• Provided text
## start
Netgate Discussion Forum
    • Categories
    • Recent
    • Tags
    • Popular
    • Users
    • Search
    • Register
    • Login

    Upgrade success (Edit: not quite)

    Scheduled Pinned Locked Moved 2.1.1 Snapshot Feedback and Problems - RETIRED
    15 Posts 5 Posters 4.5k Views
    Loading More Posts
    • Oldest to Newest
    • Newest to Oldest
    • Most Votes
    Reply
    • Reply as topic
    Log in to reply
    This topic has been deleted. Only users with topic management privileges can see it.
    • P
      phil.davis
      last edited by

      There have been some changes to check_reload_status in pfsense-tools. Maybe they will help the failover processing?
      I don't have a suitable multi-WAN test environment at the moment (I am traveling). But On Sunday I will be able to do real testing. So please let me know if there is any change worth testing and I can get the latest snapshot on Saturday night or Sunday and test it.
## end
• The problem
Put this sentence from the forum post above into Spanish: "There have been some changes to check_reload_status in pfsense-tools."

• Records shown
## start
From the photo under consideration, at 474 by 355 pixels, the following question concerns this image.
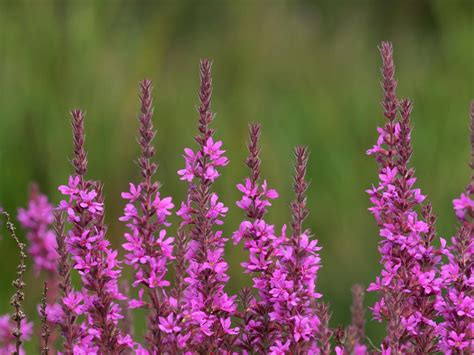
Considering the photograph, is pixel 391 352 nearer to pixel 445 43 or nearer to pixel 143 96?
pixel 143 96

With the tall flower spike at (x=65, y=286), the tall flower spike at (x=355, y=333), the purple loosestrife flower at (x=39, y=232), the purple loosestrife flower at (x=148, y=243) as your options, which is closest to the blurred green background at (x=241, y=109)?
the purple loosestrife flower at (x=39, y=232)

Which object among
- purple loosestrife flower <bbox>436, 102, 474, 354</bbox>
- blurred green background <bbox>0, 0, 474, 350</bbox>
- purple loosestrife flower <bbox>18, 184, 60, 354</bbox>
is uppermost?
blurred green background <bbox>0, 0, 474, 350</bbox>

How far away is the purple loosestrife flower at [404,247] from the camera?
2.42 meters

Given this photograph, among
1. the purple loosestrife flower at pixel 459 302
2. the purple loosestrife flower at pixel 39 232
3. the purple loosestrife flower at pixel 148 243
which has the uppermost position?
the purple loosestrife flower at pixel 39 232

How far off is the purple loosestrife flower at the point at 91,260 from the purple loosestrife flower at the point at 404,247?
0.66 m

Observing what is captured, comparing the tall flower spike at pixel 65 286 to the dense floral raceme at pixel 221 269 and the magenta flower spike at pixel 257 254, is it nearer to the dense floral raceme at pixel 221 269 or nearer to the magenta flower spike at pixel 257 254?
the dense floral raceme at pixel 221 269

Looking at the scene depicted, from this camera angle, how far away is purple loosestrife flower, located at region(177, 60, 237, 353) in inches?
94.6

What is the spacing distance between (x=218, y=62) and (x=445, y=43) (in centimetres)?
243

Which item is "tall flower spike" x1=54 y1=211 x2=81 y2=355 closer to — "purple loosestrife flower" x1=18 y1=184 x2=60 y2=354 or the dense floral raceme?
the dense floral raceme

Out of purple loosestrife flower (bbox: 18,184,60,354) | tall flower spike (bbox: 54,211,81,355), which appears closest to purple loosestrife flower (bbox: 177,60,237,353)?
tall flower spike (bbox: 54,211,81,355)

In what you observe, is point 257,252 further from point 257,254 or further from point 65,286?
## end
• Response
Ha habido algunos cambios en check_reload_status en pfsense-tools.